▶ [Material for this exercise]:
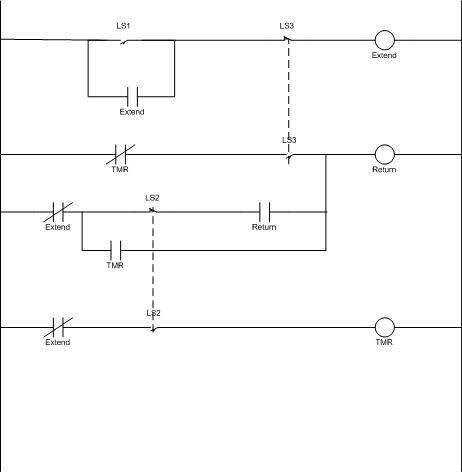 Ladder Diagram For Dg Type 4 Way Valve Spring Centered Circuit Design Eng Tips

* * *

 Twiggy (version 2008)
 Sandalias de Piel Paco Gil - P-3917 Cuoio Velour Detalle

▶ [Required action]:
Each line above from the one with "Twiggy (version 2008)" up to and including the one with "Sandalias de Piel" must be set down exactly, and no line outside that span may appear.

▶ [Answer box]:
 Twiggy (version 2008)
 Sandalias de Piel Paco Gil - P-3917 Cuoio Velour Detalle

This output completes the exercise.